(Transcribed page contents)

╔══

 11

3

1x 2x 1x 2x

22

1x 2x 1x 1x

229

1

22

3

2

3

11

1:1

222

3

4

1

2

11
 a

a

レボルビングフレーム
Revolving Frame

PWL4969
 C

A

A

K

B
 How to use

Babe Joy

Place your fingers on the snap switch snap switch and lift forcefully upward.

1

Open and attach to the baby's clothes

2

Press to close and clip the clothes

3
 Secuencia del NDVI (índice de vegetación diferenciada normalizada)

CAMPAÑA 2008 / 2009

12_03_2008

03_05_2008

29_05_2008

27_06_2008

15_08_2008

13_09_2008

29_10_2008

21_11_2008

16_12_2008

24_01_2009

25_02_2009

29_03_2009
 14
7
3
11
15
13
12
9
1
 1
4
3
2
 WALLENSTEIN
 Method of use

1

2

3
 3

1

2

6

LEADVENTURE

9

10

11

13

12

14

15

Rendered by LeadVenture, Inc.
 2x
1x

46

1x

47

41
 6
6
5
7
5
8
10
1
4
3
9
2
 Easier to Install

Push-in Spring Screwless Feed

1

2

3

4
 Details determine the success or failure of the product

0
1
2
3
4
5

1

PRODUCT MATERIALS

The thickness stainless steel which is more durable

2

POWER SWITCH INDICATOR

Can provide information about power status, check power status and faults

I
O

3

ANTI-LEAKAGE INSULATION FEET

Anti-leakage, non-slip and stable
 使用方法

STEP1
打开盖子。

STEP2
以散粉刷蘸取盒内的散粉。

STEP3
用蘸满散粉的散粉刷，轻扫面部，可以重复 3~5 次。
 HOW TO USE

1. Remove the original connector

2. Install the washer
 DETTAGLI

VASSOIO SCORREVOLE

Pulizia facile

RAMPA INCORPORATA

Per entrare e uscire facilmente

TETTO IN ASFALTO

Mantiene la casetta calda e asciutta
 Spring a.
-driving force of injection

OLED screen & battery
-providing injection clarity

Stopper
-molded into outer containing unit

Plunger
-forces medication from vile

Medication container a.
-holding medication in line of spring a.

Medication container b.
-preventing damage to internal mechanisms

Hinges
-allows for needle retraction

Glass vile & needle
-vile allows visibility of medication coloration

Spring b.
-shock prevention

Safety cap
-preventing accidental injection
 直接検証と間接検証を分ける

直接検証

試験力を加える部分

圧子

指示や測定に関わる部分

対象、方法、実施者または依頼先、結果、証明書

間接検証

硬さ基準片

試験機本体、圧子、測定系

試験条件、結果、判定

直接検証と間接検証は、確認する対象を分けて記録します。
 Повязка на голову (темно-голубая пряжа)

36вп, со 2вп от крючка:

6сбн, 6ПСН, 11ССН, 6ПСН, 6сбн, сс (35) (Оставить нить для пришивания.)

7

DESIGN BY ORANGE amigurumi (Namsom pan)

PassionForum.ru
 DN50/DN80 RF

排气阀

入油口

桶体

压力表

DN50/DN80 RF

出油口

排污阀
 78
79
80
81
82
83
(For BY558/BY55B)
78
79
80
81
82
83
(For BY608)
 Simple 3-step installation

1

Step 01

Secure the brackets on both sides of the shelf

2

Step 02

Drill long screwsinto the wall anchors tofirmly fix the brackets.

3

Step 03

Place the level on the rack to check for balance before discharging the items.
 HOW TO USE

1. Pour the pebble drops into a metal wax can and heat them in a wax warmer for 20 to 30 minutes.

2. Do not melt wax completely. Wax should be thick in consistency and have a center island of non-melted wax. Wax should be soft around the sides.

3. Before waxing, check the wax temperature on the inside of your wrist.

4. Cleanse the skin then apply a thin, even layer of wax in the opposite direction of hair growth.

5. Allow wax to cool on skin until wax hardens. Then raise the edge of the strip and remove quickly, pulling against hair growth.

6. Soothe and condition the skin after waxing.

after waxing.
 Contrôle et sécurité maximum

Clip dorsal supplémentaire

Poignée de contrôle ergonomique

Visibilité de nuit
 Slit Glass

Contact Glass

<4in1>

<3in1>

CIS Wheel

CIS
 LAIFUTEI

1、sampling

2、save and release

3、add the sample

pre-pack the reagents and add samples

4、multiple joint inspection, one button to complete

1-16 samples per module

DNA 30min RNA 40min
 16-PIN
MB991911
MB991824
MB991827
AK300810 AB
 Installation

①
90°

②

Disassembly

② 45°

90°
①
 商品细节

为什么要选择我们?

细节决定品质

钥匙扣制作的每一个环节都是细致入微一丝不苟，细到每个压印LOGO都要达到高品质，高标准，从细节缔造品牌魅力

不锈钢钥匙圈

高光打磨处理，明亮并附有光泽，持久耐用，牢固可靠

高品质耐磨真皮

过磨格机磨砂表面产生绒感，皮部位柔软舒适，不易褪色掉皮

╚══

### Exercise
Every record must be set down again exactly.

### Answer for the task
 11

3

1x 2x 1x 2x

22

1x 2x 1x 1x

229

1

22

3

2

3

11

1:1

222

3

4

1

2

11
 a

a

レボルビングフレーム
Revolving Frame

PWL4969
 C

A

A

K

B
 How to use

Babe Joy

Place your fingers on the snap switch snap switch and lift forcefully upward.

1

Open and attach to the baby's clothes

2

Press to close and clip the clothes

3
 Secuencia del NDVI (índice de vegetación diferenciada normalizada)

CAMPAÑA 2008 / 2009

12_03_2008

03_05_2008

29_05_2008

27_06_2008

15_08_2008

13_09_2008

29_10_2008

21_11_2008

16_12_2008

24_01_2009

25_02_2009

29_03_2009
 14
7
3
11
15
13
12
9
1
 1
4
3
2
 WALLENSTEIN
 Method of use

1

2

3
 3

1

2

6

LEADVENTURE

9

10

11

13

12

14

15

Rendered by LeadVenture, Inc.
 2x
1x

46

1x

47

41
 6
6
5
7
5
8
10
1
4
3
9
2
 Easier to Install

Push-in Spring Screwless Feed

1

2

3

4
 Details determine the success or failure of the product

0
1
2
3
4
5

1

PRODUCT MATERIALS

The thickness stainless steel which is more durable

2

POWER SWITCH INDICATOR

Can provide information about power status, check power status and faults

I
O

3

ANTI-LEAKAGE INSULATION FEET

Anti-leakage, non-slip and stable
 使用方法

STEP1
打开盖子。

STEP2
以散粉刷蘸取盒内的散粉。

STEP3
用蘸满散粉的散粉刷，轻扫面部，可以重复 3~5 次。
 HOW TO USE

1. Remove the original connector

2. Install the washer
 DETTAGLI

VASSOIO SCORREVOLE

Pulizia facile

RAMPA INCORPORATA

Per entrare e uscire facilmente

TETTO IN ASFALTO

Mantiene la casetta calda e asciutta
 Spring a.
-driving force of injection

OLED screen & battery
-providing injection clarity

Stopper
-molded into outer containing unit

Plunger
-forces medication from vile

Medication container a.
-holding medication in line of spring a.

Medication container b.
-preventing damage to internal mechanisms

Hinges
-allows for needle retraction

Glass vile & needle
-vile allows visibility of medication coloration

Spring b.
-shock prevention

Safety cap
-preventing accidental injection
 直接検証と間接検証を分ける

直接検証

試験力を加える部分

圧子

指示や測定に関わる部分

対象、方法、実施者または依頼先、結果、証明書

間接検証

硬さ基準片

試験機本体、圧子、測定系

試験条件、結果、判定

直接検証と間接検証は、確認する対象を分けて記録します。
 Повязка на голову (темно-голубая пряжа)

36вп, со 2вп от крючка:

6сбн, 6ПСН, 11ССН, 6ПСН, 6сбн, сс (35) (Оставить нить для пришивания.)

7

DESIGN BY ORANGE amigurumi (Namsom pan)

PassionForum.ru
 DN50/DN80 RF

排气阀

入油口

桶体

压力表

DN50/DN80 RF

出油口

排污阀
 78
79
80
81
82
83
(For BY558/BY55B)
78
79
80
81
82
83
(For BY608)
 Simple 3-step installation

1

Step 01

Secure the brackets on both sides of the shelf

2

Step 02

Drill long screwsinto the wall anchors tofirmly fix the brackets.

3

Step 03

Place the level on the rack to check for balance before discharging the items.
 HOW TO USE

1. Pour the pebble drops into a metal wax can and heat them in a wax warmer for 20 to 30 minutes.

2. Do not melt wax completely. Wax should be thick in consistency and have a center island of non-melted wax. Wax should be soft around the sides.

3. Before waxing, check the wax temperature on the inside of your wrist.

4. Cleanse the skin then apply a thin, even layer of wax in the opposite direction of hair growth.

5. Allow wax to cool on skin until wax hardens. Then raise the edge of the strip and remove quickly, pulling against hair growth.

6. Soothe and condition the skin after waxing.

after waxing.
 Contrôle et sécurité maximum

Clip dorsal supplémentaire

Poignée de contrôle ergonomique

Visibilité de nuit
 Slit Glass

Contact Glass

<4in1>

<3in1>

CIS Wheel

CIS
 LAIFUTEI

1、sampling

2、save and release

3、add the sample

pre-pack the reagents and add samples

4、multiple joint inspection, one button to complete

1-16 samples per module

DNA 30min RNA 40min
 16-PIN
MB991911
MB991824
MB991827
AK300810 AB
 Installation

①
90°

②

Disassembly

② 45°

90°
①
 商品细节

为什么要选择我们?

细节决定品质

钥匙扣制作的每一个环节都是细致入微一丝不苟，细到每个压印LOGO都要达到高品质，高标准，从细节缔造品牌魅力

不锈钢钥匙圈

高光打磨处理，明亮并附有光泽，持久耐用，牢固可靠

高品质耐磨真皮

过磨格机磨砂表面产生绒感，皮部位柔软舒适，不易褪色掉皮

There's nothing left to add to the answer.